** Begin INFORMATION GIVEN **

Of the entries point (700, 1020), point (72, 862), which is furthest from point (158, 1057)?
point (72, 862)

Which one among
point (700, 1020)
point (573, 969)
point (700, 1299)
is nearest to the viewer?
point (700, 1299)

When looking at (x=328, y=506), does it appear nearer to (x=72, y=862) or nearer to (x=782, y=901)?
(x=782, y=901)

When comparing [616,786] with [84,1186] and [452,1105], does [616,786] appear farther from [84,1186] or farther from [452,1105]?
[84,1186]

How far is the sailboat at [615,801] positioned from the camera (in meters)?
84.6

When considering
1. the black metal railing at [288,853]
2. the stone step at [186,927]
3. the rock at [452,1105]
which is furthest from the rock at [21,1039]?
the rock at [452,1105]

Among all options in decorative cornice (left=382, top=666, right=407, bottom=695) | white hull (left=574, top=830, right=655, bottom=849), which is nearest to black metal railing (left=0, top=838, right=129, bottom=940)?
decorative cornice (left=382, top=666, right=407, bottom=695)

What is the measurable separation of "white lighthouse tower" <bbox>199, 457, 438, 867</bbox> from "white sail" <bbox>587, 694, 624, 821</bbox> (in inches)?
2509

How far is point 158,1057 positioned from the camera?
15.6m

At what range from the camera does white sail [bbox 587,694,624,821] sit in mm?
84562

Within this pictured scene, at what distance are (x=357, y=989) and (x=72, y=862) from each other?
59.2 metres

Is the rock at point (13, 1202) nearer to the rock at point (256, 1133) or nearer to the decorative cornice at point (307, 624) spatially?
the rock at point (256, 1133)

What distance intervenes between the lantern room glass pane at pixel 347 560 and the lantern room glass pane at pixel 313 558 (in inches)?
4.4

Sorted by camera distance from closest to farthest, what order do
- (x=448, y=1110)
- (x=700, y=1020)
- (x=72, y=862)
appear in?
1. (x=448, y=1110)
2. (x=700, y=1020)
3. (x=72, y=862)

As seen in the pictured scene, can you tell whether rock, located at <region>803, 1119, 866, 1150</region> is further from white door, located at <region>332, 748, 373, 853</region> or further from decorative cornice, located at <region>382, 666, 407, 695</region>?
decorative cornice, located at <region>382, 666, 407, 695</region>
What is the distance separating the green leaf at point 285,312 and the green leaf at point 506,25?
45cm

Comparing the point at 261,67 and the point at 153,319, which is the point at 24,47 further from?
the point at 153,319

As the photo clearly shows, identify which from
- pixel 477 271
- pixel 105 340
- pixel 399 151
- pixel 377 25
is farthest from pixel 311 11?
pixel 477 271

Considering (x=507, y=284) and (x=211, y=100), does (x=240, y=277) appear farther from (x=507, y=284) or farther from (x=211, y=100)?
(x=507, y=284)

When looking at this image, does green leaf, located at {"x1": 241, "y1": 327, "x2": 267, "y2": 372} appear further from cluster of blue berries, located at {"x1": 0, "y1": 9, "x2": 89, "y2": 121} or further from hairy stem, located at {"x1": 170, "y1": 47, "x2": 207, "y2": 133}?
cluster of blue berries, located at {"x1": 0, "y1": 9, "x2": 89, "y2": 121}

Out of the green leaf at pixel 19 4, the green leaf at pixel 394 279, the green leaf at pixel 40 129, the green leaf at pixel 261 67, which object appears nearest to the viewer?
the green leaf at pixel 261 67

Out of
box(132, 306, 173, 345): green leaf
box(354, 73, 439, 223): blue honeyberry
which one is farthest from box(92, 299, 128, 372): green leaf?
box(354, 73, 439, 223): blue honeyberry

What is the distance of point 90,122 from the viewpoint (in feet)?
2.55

** End INFORMATION GIVEN **

DIRECTIONS FOR THIS TASK
Please update the lines above by replacing "sailboat" with "yacht", and give them again with everything else unchanged.

SOLUTION TO THIS TASK
Of the entries point (700, 1020), point (72, 862), which is furthest from point (158, 1057)?
point (72, 862)

Which one among
point (700, 1020)
point (573, 969)
point (700, 1299)
is nearest to the viewer?
point (700, 1299)

When looking at (x=328, y=506), does it appear nearer to (x=72, y=862) or nearer to (x=782, y=901)?
(x=782, y=901)

When comparing [616,786] with [84,1186] and [452,1105], does [616,786] appear farther from [84,1186] or farther from [452,1105]?
[84,1186]

How far is the yacht at [615,801] positioned from the camera (in meters)?
84.6

When considering
1. the black metal railing at [288,853]
2. the stone step at [186,927]
3. the rock at [452,1105]
which is furthest from the rock at [21,1039]?
the rock at [452,1105]

Among all options in decorative cornice (left=382, top=666, right=407, bottom=695) | white hull (left=574, top=830, right=655, bottom=849), which is nearest to black metal railing (left=0, top=838, right=129, bottom=940)?
decorative cornice (left=382, top=666, right=407, bottom=695)

What is the measurable separation of "white lighthouse tower" <bbox>199, 457, 438, 867</bbox> from "white sail" <bbox>587, 694, 624, 821</bbox> (in inches)?
2509

How far is point 158,1057 positioned from the camera?
15.6m

At what range from the camera does white sail [bbox 587,694,624,821] sit in mm?
84562

Within this pictured scene, at what distance are (x=357, y=989) and (x=72, y=862) from each other?
59.2 metres

Is the rock at point (13, 1202) nearer to the rock at point (256, 1133) or nearer to the decorative cornice at point (307, 624) spatially?
the rock at point (256, 1133)

What distance intervenes between the lantern room glass pane at pixel 347 560 and the lantern room glass pane at pixel 313 558 (in inches)?
4.4

Sorted by camera distance from closest to farthest, what order do
- (x=448, y=1110)
- (x=700, y=1020)
- (x=72, y=862)
appear in?
1. (x=448, y=1110)
2. (x=700, y=1020)
3. (x=72, y=862)

As seen in the pictured scene, can you tell whether rock, located at <region>803, 1119, 866, 1150</region> is further from white door, located at <region>332, 748, 373, 853</region> or further from decorative cornice, located at <region>382, 666, 407, 695</region>?
decorative cornice, located at <region>382, 666, 407, 695</region>
What is the distance separating the green leaf at point 285,312 and the green leaf at point 506,25?
45cm

Comparing the point at 261,67 and the point at 153,319, which is the point at 24,47 further from?
the point at 153,319

As the photo clearly shows, identify which from
- pixel 477 271
- pixel 105 340
- pixel 399 151
- pixel 377 25
is farthest from pixel 311 11?
pixel 477 271

Considering (x=507, y=284) and (x=211, y=100), does (x=240, y=277) appear farther from (x=507, y=284) or farther from (x=211, y=100)?
(x=507, y=284)

When looking at this image, does green leaf, located at {"x1": 241, "y1": 327, "x2": 267, "y2": 372} appear further from cluster of blue berries, located at {"x1": 0, "y1": 9, "x2": 89, "y2": 121} or further from hairy stem, located at {"x1": 170, "y1": 47, "x2": 207, "y2": 133}?
cluster of blue berries, located at {"x1": 0, "y1": 9, "x2": 89, "y2": 121}

Out of the green leaf at pixel 19 4, the green leaf at pixel 394 279, the green leaf at pixel 40 129, the green leaf at pixel 261 67, which object appears nearest to the viewer?
the green leaf at pixel 261 67

Out of
box(132, 306, 173, 345): green leaf
box(354, 73, 439, 223): blue honeyberry
which one is farthest from box(92, 299, 128, 372): green leaf?
box(354, 73, 439, 223): blue honeyberry

What is the distance of point 90,122 from the viewpoint (in feet)?
2.55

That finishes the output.